TASK REQUIREMENTS => Locate each line in the data below that contains the word "grass" and copy every one of those lines in full.

TASK INPUTS =>
******************************

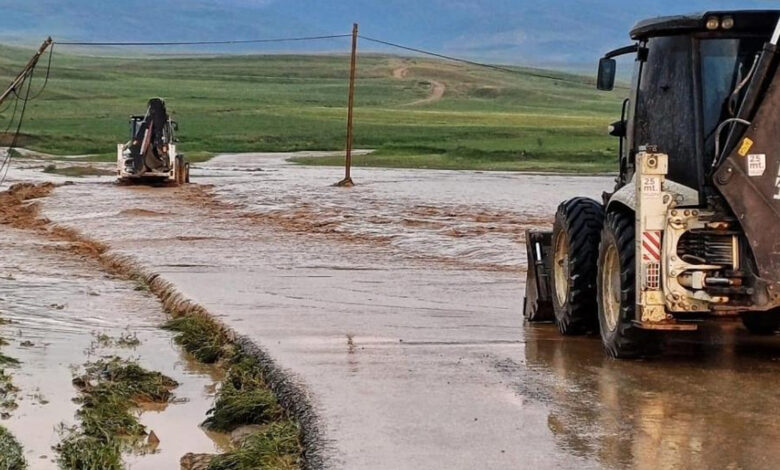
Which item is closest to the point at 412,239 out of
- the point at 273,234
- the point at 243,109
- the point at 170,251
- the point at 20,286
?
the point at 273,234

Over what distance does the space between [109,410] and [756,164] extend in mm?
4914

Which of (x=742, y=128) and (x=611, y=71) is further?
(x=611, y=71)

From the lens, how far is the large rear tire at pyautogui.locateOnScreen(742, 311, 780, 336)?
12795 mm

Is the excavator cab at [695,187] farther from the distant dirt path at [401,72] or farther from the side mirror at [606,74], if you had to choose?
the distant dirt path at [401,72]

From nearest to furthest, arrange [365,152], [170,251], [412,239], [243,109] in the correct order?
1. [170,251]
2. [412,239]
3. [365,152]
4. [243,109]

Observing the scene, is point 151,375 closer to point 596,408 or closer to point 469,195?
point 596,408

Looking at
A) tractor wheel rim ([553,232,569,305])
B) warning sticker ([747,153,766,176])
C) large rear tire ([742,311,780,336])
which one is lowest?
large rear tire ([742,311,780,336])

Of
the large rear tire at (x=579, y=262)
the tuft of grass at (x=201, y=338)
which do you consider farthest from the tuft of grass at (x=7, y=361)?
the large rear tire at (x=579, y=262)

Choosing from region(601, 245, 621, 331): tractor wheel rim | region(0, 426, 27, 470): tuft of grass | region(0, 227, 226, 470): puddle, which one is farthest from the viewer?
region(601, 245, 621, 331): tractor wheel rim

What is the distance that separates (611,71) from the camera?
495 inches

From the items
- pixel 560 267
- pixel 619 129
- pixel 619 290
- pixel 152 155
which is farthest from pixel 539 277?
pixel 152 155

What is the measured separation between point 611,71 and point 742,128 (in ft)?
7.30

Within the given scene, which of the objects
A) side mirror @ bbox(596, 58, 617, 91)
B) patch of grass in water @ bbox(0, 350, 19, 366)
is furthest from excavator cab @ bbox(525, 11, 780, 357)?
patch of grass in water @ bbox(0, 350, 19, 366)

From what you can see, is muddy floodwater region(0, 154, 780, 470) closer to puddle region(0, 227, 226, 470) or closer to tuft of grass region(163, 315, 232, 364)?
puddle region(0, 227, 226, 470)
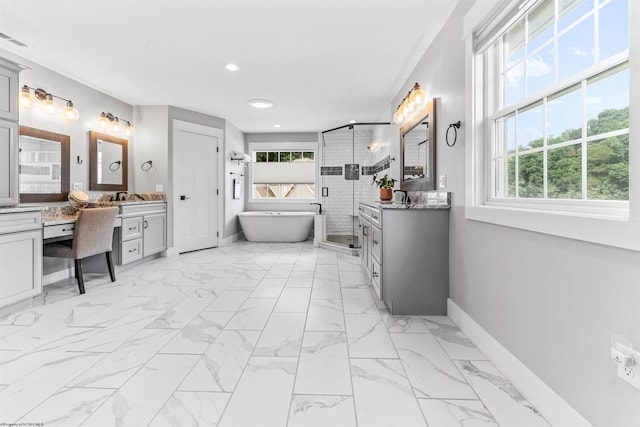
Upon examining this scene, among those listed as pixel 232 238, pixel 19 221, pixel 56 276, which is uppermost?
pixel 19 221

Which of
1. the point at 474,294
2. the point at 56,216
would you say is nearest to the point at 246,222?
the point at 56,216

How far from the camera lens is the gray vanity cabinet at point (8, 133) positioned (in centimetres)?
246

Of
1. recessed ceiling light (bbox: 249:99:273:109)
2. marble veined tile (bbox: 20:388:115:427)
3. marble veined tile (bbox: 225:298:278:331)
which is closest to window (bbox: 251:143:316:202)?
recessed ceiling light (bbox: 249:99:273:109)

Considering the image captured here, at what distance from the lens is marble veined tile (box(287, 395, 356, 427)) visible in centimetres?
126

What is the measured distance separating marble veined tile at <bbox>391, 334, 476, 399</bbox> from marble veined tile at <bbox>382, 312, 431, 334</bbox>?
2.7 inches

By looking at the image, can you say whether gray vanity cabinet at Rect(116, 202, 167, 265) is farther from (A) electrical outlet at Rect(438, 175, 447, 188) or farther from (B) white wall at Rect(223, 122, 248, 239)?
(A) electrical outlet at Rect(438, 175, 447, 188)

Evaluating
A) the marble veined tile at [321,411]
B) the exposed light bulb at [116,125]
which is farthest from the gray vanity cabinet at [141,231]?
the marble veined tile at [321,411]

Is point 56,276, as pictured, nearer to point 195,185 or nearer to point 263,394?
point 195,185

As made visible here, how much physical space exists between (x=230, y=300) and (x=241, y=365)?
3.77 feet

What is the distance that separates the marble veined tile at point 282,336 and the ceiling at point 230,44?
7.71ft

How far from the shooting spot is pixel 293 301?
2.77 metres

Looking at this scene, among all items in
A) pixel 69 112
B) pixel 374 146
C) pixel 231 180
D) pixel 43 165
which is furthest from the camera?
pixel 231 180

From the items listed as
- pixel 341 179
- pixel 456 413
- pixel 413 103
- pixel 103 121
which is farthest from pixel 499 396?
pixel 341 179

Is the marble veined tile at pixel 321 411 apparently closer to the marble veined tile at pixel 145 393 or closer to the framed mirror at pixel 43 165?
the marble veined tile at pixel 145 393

******************************

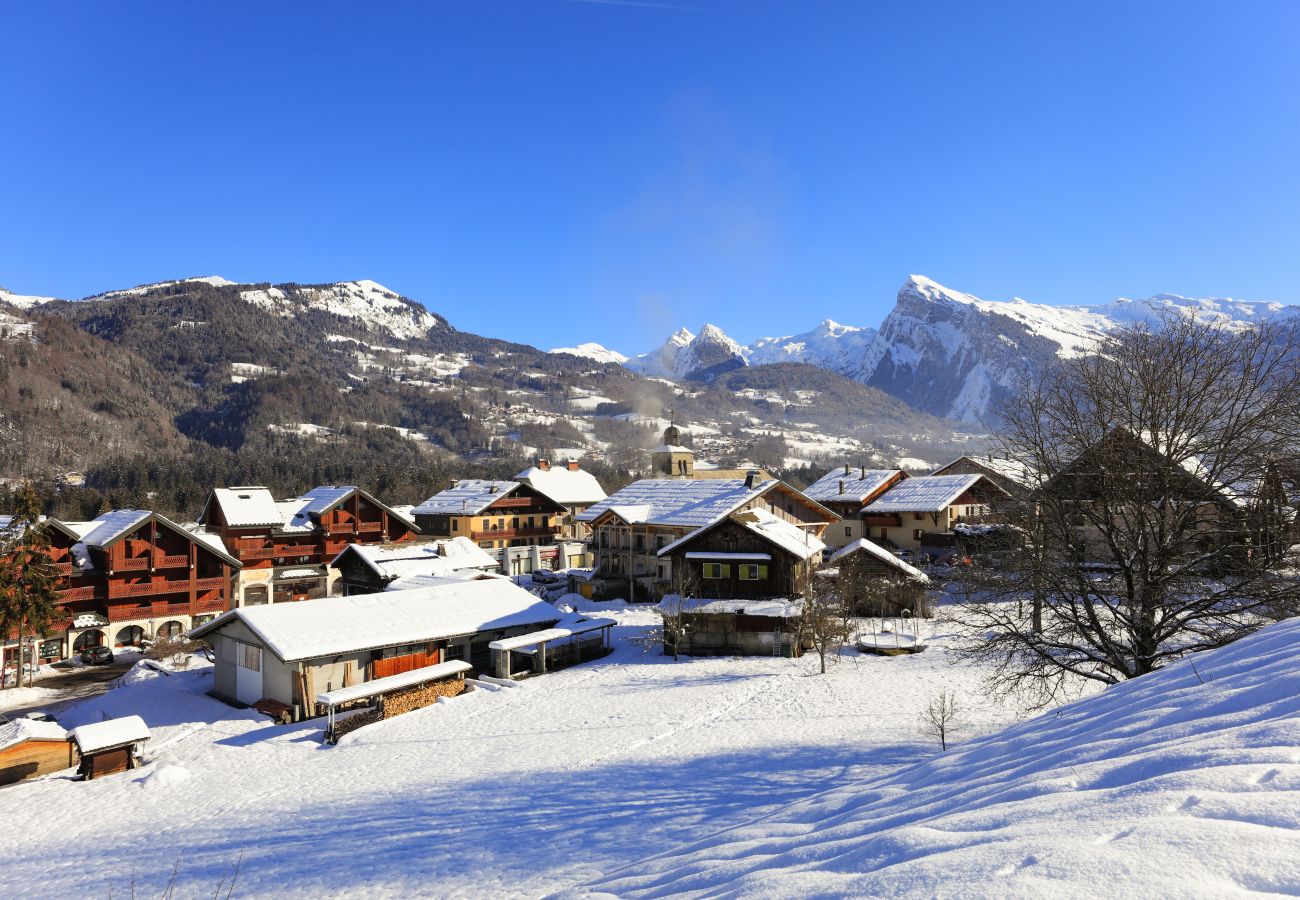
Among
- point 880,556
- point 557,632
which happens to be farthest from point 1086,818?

******************************

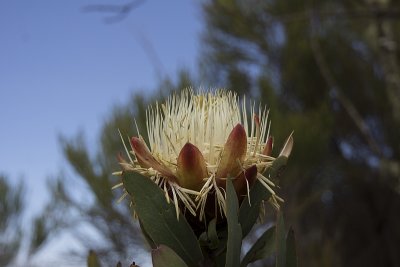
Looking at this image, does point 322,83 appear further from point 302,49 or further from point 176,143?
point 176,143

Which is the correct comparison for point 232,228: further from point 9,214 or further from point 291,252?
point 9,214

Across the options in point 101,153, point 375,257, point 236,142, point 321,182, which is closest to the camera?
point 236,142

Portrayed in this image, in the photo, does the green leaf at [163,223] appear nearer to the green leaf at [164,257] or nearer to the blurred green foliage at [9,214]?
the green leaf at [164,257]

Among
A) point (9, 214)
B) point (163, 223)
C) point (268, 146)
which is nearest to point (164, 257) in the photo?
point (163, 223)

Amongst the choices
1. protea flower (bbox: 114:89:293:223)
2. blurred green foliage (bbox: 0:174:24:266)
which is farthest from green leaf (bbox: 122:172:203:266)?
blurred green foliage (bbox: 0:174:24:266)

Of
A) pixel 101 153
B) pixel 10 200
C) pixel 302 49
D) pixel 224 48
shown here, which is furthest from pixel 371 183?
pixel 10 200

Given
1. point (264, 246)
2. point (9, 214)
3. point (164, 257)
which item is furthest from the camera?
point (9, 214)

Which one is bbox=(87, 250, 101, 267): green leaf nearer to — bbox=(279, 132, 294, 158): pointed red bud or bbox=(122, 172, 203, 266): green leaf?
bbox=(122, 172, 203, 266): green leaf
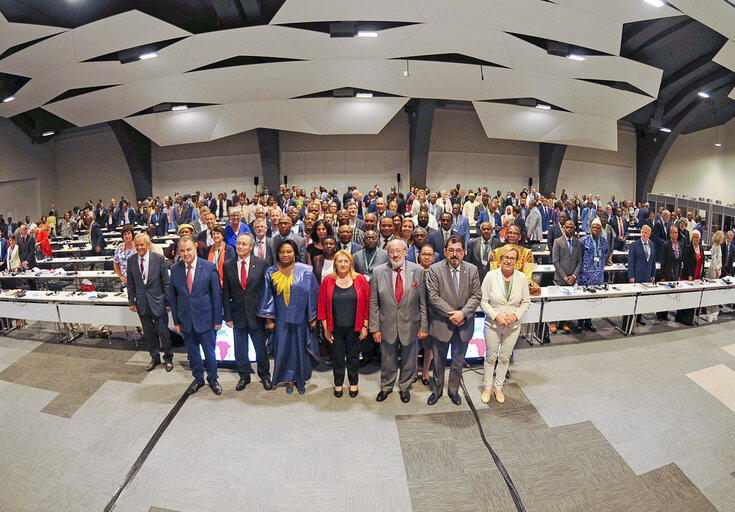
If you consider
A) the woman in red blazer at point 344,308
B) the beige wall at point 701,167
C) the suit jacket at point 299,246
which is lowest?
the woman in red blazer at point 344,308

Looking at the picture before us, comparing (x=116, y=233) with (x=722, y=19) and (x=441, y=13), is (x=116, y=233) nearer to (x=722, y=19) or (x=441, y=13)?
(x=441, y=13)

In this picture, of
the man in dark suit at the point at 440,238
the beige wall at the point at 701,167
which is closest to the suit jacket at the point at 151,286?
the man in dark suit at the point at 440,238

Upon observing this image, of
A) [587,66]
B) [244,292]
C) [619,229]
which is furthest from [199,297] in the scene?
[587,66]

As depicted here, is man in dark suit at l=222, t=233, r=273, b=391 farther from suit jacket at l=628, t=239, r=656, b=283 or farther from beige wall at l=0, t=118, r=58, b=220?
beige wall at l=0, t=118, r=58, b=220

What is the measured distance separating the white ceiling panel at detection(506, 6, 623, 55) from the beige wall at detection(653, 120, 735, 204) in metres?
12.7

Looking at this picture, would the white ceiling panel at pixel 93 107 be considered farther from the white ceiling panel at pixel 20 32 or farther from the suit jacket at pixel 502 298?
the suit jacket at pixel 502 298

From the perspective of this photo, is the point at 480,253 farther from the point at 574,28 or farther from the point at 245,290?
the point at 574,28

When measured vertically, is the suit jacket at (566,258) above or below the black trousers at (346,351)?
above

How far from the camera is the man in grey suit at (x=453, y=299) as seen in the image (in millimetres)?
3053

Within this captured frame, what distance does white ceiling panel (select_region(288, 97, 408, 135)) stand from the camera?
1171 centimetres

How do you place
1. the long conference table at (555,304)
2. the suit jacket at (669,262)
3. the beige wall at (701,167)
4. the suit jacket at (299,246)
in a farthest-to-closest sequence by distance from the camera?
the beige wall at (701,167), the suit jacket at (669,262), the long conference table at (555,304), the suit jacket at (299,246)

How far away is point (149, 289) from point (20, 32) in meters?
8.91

******************************

ANSWER TO THE PROBLEM =>
the tuft of grass at (x=201, y=338)
which do you consider farthest from the tuft of grass at (x=7, y=361)?
Choosing from region(601, 245, 621, 331): tractor wheel rim | region(0, 426, 27, 470): tuft of grass | region(0, 227, 226, 470): puddle, which one is farthest from the viewer?
B) patch of grass in water @ bbox(0, 350, 19, 366)
patch of grass in water @ bbox(0, 350, 19, 366)
From what you can see, is muddy floodwater region(0, 154, 780, 470) closer to puddle region(0, 227, 226, 470) or closer to tuft of grass region(163, 315, 232, 364)?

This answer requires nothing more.